■ **Provided records**:
*****
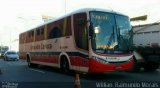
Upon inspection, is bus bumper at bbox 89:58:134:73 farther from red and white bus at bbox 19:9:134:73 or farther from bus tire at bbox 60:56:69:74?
bus tire at bbox 60:56:69:74

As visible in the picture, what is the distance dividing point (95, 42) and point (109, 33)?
88 centimetres

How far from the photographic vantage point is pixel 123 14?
17.6 meters

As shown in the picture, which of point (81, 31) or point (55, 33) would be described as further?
point (55, 33)

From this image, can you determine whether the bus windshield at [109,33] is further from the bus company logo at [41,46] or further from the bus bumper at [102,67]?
the bus company logo at [41,46]

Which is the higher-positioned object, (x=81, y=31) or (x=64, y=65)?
(x=81, y=31)

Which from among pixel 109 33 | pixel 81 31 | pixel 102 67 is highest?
pixel 81 31

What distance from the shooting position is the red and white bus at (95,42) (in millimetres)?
16125

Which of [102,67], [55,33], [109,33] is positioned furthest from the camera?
[55,33]

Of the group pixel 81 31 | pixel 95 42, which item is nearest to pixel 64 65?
pixel 81 31

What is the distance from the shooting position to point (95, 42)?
16125 mm

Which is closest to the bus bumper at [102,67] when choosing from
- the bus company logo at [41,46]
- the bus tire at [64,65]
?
the bus tire at [64,65]

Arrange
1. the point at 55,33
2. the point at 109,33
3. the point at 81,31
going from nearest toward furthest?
the point at 109,33
the point at 81,31
the point at 55,33

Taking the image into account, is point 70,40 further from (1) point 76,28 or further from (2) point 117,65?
(2) point 117,65

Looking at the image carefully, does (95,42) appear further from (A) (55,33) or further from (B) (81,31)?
(A) (55,33)
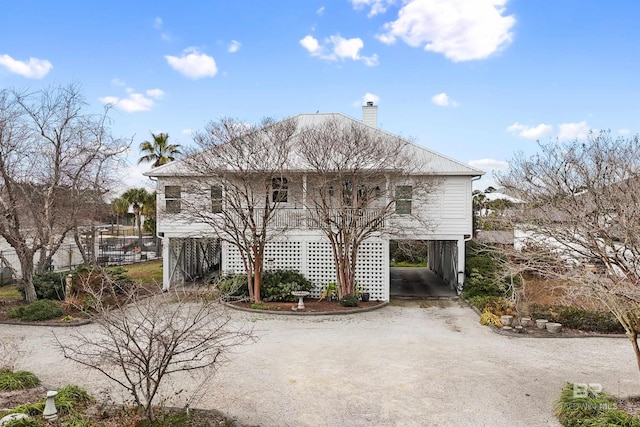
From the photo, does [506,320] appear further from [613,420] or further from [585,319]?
[613,420]

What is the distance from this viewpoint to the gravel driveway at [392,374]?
6344 millimetres

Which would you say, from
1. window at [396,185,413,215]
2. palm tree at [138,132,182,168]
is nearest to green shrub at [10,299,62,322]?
window at [396,185,413,215]

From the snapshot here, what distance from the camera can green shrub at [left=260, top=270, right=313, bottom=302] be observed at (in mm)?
14812

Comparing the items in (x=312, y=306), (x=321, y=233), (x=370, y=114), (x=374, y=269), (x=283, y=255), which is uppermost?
(x=370, y=114)

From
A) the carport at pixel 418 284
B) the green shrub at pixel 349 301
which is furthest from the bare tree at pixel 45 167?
the carport at pixel 418 284

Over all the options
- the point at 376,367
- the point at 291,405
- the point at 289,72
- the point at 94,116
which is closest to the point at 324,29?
the point at 289,72

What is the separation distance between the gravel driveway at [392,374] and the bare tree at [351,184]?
3.43m

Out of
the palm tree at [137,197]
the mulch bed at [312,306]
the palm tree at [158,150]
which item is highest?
the palm tree at [158,150]

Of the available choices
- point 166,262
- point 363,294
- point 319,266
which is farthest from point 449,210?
point 166,262

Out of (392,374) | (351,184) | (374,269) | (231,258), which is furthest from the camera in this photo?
(231,258)

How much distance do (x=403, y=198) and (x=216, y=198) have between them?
6.76m

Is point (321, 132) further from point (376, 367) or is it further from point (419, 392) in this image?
point (419, 392)

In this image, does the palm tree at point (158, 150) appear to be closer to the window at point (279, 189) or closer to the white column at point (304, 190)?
the window at point (279, 189)

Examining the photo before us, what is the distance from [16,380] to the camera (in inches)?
277
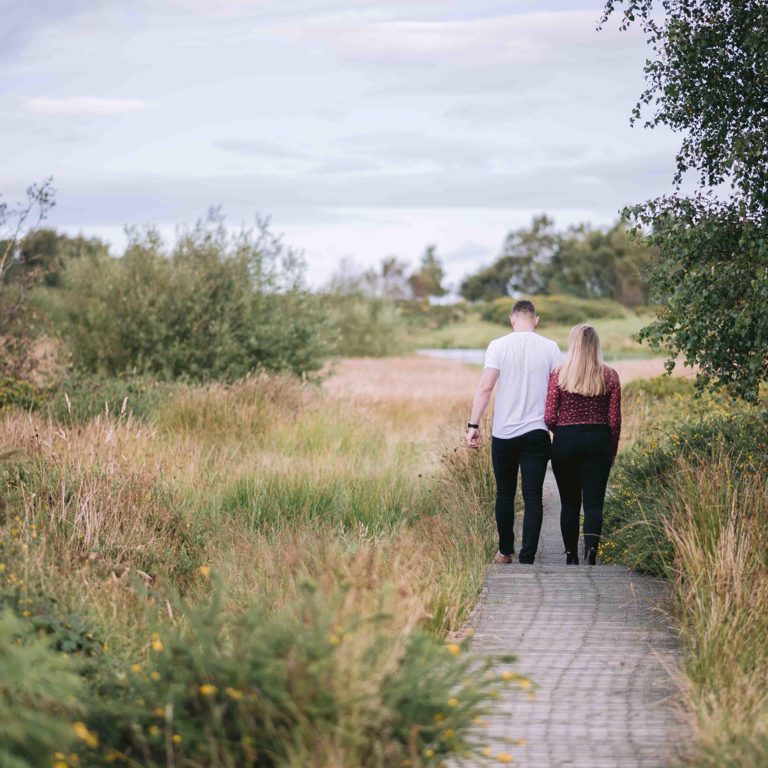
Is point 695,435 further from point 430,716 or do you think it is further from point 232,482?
*****
■ **What the task asks**:
Each entry must be retyped word for word, with every image omitted.

■ **Answer for this exercise**:
Upon inspection, is bus bumper at bbox 89:58:134:73 farther from red and white bus at bbox 19:9:134:73 or farther from bus tire at bbox 60:56:69:74?
bus tire at bbox 60:56:69:74

As visible in the picture, what is the distance dividing point (95, 42) and point (109, 33)?
88 centimetres

How far from the photographic vantage point is pixel 123 14?
17.6 meters

As shown in the picture, which of point (81, 31) or point (55, 33) would be described as further?
point (55, 33)

From this image, can you determine whether the bus windshield at [109,33] is further from the bus company logo at [41,46] or further from the bus bumper at [102,67]?
the bus company logo at [41,46]

Which is the higher-positioned object, (x=81, y=31) or (x=64, y=65)?
(x=81, y=31)

Which from among pixel 109 33 | pixel 81 31 | pixel 102 67 is highest?
pixel 81 31

What distance from the shooting position is the red and white bus at (95,42) (in millimetres)?
16125

Which of [102,67], [55,33], [109,33] is positioned furthest from the camera?
[55,33]

Of the group pixel 81 31 | pixel 95 42, which item is nearest to pixel 64 65?
pixel 81 31

What is the distance from the shooting position to point (95, 42)?
16125 mm

Which is closest to the bus bumper at [102,67] when choosing from
- the bus company logo at [41,46]
- the bus tire at [64,65]
?
the bus tire at [64,65]

Arrange
1. the point at 55,33
2. the point at 109,33
3. the point at 81,31
going from nearest toward furthest?
the point at 109,33
the point at 81,31
the point at 55,33

Taking the image into account, is point 70,40 further from (1) point 76,28 or further from (2) point 117,65?
(2) point 117,65

Looking at the image carefully, does (95,42) appear further from (A) (55,33) or further from (B) (81,31)?
(A) (55,33)
From the photo, does [506,320] appear further from [613,420] or further from [585,319]?
[613,420]

What is the distance from this viewpoint to the gravel driveway at [392,374]?
6344 millimetres

Which would you say, from
1. window at [396,185,413,215]
2. palm tree at [138,132,182,168]
is nearest to green shrub at [10,299,62,322]?
window at [396,185,413,215]

From the snapshot here, what distance from the camera can green shrub at [left=260, top=270, right=313, bottom=302] be observed at (in mm)?
14812

Comparing the items in (x=312, y=306), (x=321, y=233), (x=370, y=114), (x=374, y=269), (x=283, y=255), which is uppermost?
(x=370, y=114)

From
A) the carport at pixel 418 284
B) the green shrub at pixel 349 301
which is furthest from the bare tree at pixel 45 167?
the carport at pixel 418 284

Over all the options
- the point at 376,367
- the point at 291,405
- the point at 289,72
- the point at 94,116
which is closest to the point at 324,29?
the point at 289,72

What is the separation distance between the gravel driveway at [392,374] and the bare tree at [351,184]?
3.43m

Out of
the palm tree at [137,197]
the mulch bed at [312,306]
the palm tree at [158,150]
which item is highest?
the palm tree at [158,150]

Of the available choices
- point 166,262
- point 363,294
- point 319,266
which is farthest from point 449,210?
point 166,262

Out of (392,374) | (351,184) | (374,269) | (231,258), which is furthest from the camera in this photo?
(231,258)

How much distance do (x=403, y=198) and (x=216, y=198) have between them?
6.76m

Is point (321, 132) further from point (376, 367) or is it further from point (419, 392) in this image?
point (419, 392)

In this image, does the palm tree at point (158, 150) appear to be closer to the window at point (279, 189) or closer to the white column at point (304, 190)?
the window at point (279, 189)

Examining the photo before us, what is the distance from [16,380] to the camera (in inches)?
277
Is point 695,435 further from point 430,716 or do you think it is further from point 232,482?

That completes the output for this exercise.